# Rows:
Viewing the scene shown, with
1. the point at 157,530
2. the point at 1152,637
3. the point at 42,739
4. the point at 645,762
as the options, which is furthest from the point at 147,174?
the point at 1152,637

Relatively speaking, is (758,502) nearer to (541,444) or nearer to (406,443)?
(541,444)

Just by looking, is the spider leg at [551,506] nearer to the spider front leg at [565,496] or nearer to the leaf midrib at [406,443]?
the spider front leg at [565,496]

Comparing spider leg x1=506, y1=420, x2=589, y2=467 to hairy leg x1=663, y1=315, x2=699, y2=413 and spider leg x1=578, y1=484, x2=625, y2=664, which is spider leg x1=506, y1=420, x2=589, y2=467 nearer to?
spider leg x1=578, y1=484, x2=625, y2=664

# The request:
Copy every one of the items above word for word, keeping each line, number, and coordinate unchanged.

# Exercise response:
Viewing the scene shown, with
1. the point at 157,530
2. the point at 1152,637
3. the point at 42,739
4. the point at 645,762
as the options, which is furthest from the point at 147,174?
the point at 1152,637

Relatively speaking, is (758,502) nearer to (541,444) or nearer to (406,443)?
(541,444)

Just by looking, is the spider leg at [551,506] nearer to the spider front leg at [565,496] or nearer to the leaf midrib at [406,443]?
the spider front leg at [565,496]

Comparing spider leg x1=506, y1=420, x2=589, y2=467 to hairy leg x1=663, y1=315, x2=699, y2=413 and spider leg x1=578, y1=484, x2=625, y2=664, which is spider leg x1=506, y1=420, x2=589, y2=467 nearer to?
spider leg x1=578, y1=484, x2=625, y2=664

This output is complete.